A decisão do PT de orientar voto contrário à chamada PEC das Prerrogativas, proposta que amplia as garantias parlamentares, escancarou o isolamento do partido no Congresso e acirrou os ânimos no Centrão. Dirigentes das principais siglas do bloco, que até então se articulavam para derrubar a urgência do projeto de anistia aos envolvidos nos atos de 8 de janeiro, passaram a falar em “revide” ao governo. A avaliação é de que a posição petista enfraqueceu pontes de diálogo construídas nas últimas semanas e pode ter efeitos diretos em duas frentes: a votação da urgência da anistia, que pode beneficiar o ex-presidente Jair Bolsonaro, e a Medida Provisória do Setor Elétrico, que reduz a conta de luz e perde validade hoje.
Antes da orientação contrária do PT, líderes do PP, Republicanos e PSD trabalhavam para encerrar a discussão da anistia ainda nesta quarta-feira, barrando o requerimento de urgência apresentado pelo líder do PL, Sóstenes Cavalcante (RJ). A ideia era depois negociar um texto mais restrito, focado apenas em redução de penas para manifestantes, o que não livraria Bolsonaro da inelegibilidade. A reação negativa dos petistas, porém, mexeu no tabuleiro. Deputados do Centrão passaram a defender “dar um recado” ao governo e liberaram suas bancadas para votar como quiserem.
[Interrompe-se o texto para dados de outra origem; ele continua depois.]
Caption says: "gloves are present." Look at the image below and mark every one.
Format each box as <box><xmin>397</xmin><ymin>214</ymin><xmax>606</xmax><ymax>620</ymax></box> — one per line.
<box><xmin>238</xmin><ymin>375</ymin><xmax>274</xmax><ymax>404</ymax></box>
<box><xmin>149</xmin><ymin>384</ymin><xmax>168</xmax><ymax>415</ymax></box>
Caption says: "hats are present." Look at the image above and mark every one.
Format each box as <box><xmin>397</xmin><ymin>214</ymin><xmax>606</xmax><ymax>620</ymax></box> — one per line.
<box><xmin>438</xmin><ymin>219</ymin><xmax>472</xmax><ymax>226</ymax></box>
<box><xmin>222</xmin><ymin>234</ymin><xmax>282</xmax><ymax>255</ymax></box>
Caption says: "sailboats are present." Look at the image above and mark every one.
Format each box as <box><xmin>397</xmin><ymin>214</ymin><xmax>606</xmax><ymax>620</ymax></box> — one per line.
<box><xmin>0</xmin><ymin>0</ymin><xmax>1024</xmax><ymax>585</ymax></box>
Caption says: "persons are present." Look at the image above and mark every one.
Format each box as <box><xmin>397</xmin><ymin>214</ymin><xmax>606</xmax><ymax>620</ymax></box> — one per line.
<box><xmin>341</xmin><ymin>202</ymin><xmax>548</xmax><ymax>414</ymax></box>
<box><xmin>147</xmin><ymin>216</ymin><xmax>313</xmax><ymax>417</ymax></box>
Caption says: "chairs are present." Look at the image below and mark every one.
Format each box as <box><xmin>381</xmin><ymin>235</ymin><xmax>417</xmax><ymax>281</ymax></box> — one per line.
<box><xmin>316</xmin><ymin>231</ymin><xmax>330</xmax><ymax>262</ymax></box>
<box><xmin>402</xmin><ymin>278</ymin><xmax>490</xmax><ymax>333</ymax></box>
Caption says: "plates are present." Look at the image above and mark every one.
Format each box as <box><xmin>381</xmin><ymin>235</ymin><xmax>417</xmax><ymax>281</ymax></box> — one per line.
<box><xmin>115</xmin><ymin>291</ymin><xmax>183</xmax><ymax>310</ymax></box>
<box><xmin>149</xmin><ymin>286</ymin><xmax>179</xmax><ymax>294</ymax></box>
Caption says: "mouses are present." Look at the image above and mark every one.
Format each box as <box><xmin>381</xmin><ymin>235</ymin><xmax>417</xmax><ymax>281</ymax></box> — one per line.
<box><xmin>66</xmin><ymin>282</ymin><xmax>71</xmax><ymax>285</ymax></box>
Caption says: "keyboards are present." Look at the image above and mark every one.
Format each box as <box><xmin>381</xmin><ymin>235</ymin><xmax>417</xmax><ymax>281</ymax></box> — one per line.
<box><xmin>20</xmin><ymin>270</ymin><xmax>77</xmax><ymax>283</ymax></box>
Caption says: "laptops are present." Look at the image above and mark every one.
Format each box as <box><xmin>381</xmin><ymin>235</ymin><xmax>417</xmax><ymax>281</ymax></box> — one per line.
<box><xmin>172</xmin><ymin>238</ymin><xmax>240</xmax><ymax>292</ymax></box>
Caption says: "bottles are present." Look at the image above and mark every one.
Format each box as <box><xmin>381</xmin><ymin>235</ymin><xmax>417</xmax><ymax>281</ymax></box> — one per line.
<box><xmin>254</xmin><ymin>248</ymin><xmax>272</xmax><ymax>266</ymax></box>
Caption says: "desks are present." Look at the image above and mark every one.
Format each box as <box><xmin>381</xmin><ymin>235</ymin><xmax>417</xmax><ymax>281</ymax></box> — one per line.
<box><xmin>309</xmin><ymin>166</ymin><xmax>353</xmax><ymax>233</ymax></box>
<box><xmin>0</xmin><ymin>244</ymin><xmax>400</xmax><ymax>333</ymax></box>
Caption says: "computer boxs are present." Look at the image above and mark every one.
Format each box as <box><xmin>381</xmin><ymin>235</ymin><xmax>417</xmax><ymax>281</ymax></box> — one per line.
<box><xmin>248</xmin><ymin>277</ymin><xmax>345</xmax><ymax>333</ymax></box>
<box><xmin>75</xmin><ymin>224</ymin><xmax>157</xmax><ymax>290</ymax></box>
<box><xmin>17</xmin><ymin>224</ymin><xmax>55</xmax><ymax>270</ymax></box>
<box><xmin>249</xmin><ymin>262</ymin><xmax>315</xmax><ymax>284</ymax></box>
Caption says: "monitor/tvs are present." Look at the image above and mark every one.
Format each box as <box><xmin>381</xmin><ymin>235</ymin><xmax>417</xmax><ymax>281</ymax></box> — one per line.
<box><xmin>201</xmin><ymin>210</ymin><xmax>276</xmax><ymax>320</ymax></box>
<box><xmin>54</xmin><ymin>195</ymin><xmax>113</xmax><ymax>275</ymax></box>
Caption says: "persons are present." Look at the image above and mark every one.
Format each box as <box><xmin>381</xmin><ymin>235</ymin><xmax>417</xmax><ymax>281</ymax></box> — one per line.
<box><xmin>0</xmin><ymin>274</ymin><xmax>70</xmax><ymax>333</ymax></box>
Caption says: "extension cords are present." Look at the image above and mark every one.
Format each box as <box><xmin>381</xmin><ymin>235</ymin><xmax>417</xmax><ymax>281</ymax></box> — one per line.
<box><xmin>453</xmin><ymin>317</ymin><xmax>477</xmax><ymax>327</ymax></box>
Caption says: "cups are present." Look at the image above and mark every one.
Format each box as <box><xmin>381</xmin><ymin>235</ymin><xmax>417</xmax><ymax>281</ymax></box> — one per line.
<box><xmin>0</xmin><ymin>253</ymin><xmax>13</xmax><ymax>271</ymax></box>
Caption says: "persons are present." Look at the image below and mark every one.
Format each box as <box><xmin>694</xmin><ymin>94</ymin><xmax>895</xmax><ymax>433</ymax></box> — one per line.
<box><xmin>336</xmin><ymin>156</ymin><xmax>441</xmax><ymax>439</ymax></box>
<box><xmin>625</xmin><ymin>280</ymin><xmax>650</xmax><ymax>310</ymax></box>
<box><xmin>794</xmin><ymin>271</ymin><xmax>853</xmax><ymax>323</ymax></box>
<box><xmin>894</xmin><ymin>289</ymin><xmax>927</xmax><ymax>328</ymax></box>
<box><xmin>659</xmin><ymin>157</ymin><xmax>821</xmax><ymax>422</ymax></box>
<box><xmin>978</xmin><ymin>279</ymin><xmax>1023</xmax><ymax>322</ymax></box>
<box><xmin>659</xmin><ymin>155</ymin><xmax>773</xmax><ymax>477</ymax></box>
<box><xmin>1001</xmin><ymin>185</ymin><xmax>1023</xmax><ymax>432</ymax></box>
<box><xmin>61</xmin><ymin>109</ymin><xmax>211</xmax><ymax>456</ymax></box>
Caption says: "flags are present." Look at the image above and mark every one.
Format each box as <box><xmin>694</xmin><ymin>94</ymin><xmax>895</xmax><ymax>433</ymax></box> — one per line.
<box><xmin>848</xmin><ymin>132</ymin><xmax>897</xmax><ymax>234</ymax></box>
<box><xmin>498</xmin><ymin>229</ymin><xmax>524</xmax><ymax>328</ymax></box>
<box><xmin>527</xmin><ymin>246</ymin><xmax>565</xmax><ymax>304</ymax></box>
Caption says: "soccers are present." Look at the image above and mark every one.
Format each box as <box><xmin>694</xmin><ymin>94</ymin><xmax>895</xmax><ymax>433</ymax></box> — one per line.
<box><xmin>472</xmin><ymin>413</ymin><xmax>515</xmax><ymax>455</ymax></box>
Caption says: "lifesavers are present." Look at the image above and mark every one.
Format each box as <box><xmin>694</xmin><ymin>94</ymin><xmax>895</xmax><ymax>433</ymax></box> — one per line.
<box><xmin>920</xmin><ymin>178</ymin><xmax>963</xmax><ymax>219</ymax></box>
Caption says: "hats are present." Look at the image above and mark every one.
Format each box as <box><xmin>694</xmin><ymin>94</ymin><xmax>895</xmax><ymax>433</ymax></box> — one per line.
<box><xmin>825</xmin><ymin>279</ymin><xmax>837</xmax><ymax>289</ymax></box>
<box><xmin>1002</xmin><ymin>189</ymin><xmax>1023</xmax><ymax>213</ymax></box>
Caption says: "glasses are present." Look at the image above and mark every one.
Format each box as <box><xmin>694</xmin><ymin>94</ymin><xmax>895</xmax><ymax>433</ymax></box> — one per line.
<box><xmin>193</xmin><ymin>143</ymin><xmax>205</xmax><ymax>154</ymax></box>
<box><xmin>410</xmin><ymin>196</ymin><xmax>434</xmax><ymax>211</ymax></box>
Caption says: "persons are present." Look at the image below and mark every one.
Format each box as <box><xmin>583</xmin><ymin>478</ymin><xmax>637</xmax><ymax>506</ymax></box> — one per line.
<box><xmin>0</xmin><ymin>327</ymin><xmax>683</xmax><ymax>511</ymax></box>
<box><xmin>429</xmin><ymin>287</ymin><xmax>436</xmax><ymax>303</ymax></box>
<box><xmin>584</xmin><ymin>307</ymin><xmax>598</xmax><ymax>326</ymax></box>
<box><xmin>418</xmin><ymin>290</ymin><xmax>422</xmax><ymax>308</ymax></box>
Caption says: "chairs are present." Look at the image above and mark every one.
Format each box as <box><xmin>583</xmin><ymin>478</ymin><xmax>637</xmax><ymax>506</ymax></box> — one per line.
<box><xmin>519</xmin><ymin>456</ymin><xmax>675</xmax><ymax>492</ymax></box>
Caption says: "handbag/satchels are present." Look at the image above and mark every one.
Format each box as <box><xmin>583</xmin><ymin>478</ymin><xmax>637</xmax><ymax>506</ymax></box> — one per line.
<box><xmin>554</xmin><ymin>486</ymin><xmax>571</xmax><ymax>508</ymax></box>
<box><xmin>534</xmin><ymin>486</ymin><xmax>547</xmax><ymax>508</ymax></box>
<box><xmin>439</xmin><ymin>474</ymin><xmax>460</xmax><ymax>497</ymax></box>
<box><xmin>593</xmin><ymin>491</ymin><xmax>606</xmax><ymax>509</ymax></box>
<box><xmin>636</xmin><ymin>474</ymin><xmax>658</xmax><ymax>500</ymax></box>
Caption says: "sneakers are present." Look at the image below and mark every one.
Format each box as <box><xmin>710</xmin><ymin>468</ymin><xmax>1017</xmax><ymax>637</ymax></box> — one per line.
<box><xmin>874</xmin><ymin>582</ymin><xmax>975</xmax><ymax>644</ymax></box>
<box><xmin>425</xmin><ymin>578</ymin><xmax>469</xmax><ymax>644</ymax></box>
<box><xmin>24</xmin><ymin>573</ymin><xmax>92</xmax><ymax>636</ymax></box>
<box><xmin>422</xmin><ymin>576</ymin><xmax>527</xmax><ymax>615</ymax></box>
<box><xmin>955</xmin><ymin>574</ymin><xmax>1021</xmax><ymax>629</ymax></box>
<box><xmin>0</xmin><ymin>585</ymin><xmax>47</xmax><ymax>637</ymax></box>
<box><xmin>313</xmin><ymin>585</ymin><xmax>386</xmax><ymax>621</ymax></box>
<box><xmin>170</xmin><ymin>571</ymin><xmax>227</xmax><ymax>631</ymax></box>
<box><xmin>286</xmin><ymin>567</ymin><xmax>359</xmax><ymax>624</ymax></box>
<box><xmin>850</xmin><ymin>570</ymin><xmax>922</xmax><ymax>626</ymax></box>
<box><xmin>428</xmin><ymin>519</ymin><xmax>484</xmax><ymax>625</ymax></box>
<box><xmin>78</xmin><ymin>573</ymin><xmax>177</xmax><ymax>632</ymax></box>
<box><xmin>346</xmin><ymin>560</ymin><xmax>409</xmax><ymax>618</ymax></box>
“Eles deveriam ficar de castigo”, disse, em reserva, um integrante da cúpula do PP, defendendo inclusive que parlamentares petistas fossem excluídos de reuniões com o presidente da Câmara, Hugo Motta (Republicanos-PB), sobre o destino da anistia e da MP da conta de luz. Apesar da orientação contrária, 12 deputados do PT votaram a favor da PEC das Prerrogativas, reflexo da liberação de votos feita pelo próprio Planalto.
A ministra das Relações Institucionais, Gleisi Hoffmann, saiu em defesa do governo, lembrando que emendas à Constituição não são de competência direta do Executivo. “Ao governo interessa debater e votar a agenda do país, a começar pela isenção do IR, a justiça tributária”, afirmou, após se reunir com ministros do Centrão para pedir empenho contra a anistia. O Planalto teme que a reação à postura do PT contamine outras pautas econômicas e sociais prioritárias.
Paralelamente, Lula recebeu no Planalto os ministros Edson Fachin e Alexandre de Moraes. No encontro, além do convite para a posse de Fachin como presidente do STF no dia 29, discutiu-se a avaliação da Corte de que a anistia aos envolvidos na tentativa de golpe é inconstitucional e representa afronta às decisões judiciais. Fachin comandará o Supremo no biênio 2025-2027, tendo Moraes como vice.
Na opinião pública, a proposta de anistia também enfrenta resistência. Pesquisa Genial/Quaest divulgada ontem mostra que 41% dos brasileiros são contra qualquer anistia aos envolvidos no 8 de janeiro, enquanto 36% defendem o perdão a todos, incluindo Bolsonaro, e 10% apoiam anistia apenas para os manifestantes. Somando os dois primeiros grupos, 51% rejeitam que o ex-presidente seja beneficiado. “Não há clima na sociedade hoje para uma anistia em relação ao ex-presidente Bolsonaro”, disse o diretor do instituto, Felipe Nunes.
No Congresso, contudo, líderes admitem que o isolamento crescente do PT pode encorajar uma ofensiva contra o Planalto. A depender do resultado da votação de hoje, o governo pode sair fragilizado e perder capacidade de articulação em temas centrais para Lula.